My younger school experience is diametrically opposed to yours.  During my elementary education I could not recall more than twice when it SEEMED the tutor got uncomfortably close to my fellow female pupils:

First was in elementary two when we went on 10 minute recess (10am)  I noticed the teacher speaking conspiratorially to the oldest of my classmates (she would be between 14 and 16 years while the rest of us were between 7 and 9. ) Its obvious she was in full puberty with fully developed bosom. and  visibly a late starter in education.  It was never repeated.

The second occasion was when I was in the penultimate year before leaving and I was in  a class that was partitioned with another class.  The class captain for the other class was female and quite good looking.  It happened on quite a few occasions she would be waiting after classes were over and be in lengthy discussions with the teacher who was the youngest, fashion .conscious and most charming of the lot.  Sometimes they were chatting more than an hour.  I can not recall anyone caught them at anything and my elementary education was scandal free.  Here is why:

Nigeria was in the First Republic and nationalist leaders were hell bent in proving that they could run the public services as efficiently as the departing colonial masters.  For my particular school the real reason was that Governor Omololu Olunloyo was in charge as the zonal educational inspection officer.  Olunloyo will frequently only give the headmasters  only a few hours notice by telephone of his intention to visit ( only the headmaster had a phone in his office) and bedlam would reign.

The headmaster ran the school like a military cantonment;  the teachers were always at full alert answering 'yes, sir' to every commandat morning asseblies.  He was in his 50s tall and imposing with a barking voice.  He made frequent unannounced rounds of the classrooms and as he entered its ' all stand!' from the ram rod teacher.  He then gave an impromptu demand on the Times Table: 2x2x2x3+4 and God helped you if you got got it wrong!  Starting from the desk nearest to him it was next, next, next and next till someone got it right.  Those who got it wong were lined up against wall next to the board and it was between 3 to 6vstrokes of the cane amid wailing and gnashing of teeth.

The class teacher went through this too from time to time to prepare us for the coming of the headmaster.  So you can see why it is not exactly romantic to be putting the strokes on a girls back side in one moment and whispering amorous advances the next moment.
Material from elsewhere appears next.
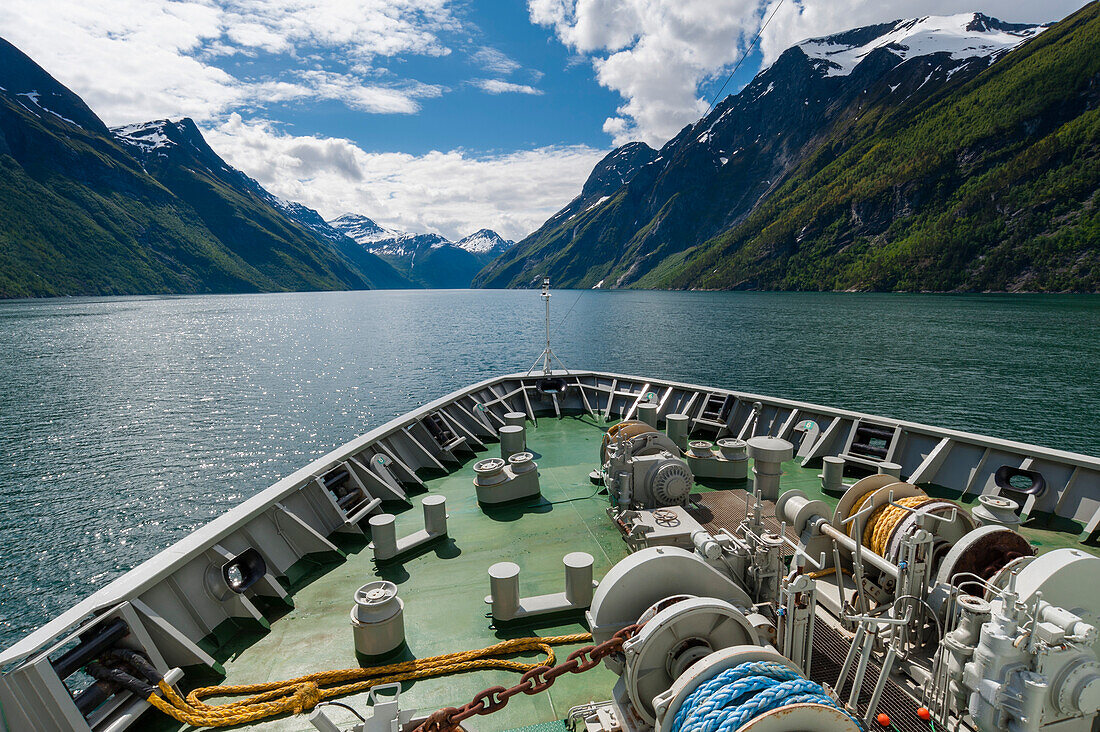 The MS Nordlys cruise ship navigates arctic waters in Geirangerfjord. Geirangerfjord, Norway.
My secondary and Advanced level schooling were the same.  Totally bereft of teacher/ student scandals.  The only affairs that took place in my secondary school was only two : between teachers cheating on their spouses.  The husband cheated upon in one instance was the first teacher I had who wrote a book used by schools for exam prep. (I guess he was too busy researching to take care of his conjugal duties and his wife made sure she paid him back by taking a  sprightly sports master lover teaching in the same school where they both taught (She did not even bother hiding it because he was mostly never around.) And he was such a genial man.

I go to know of student/ teacher relationship for the first time as an undergraduate.  I guess it i is because of the lengthy military rule in which civilians waiting in the wings had been taught how to abuse power and get away with it.  So it was a period of anything goes and moral laxity.  It was reflected in the classrooms. There was a mixed race girl with a distended tummy in my first year and I was informed one of the lecturers was responsible.  I guessed he accepted full responsibility and they formalised the relationship.  She was about 18.  I was in the upper levels before I heard rumours of others.  They were intriguing precisely because they were rare.  I am sure I did not hear of more than 5 lecturers involved but they were not serial but one offs.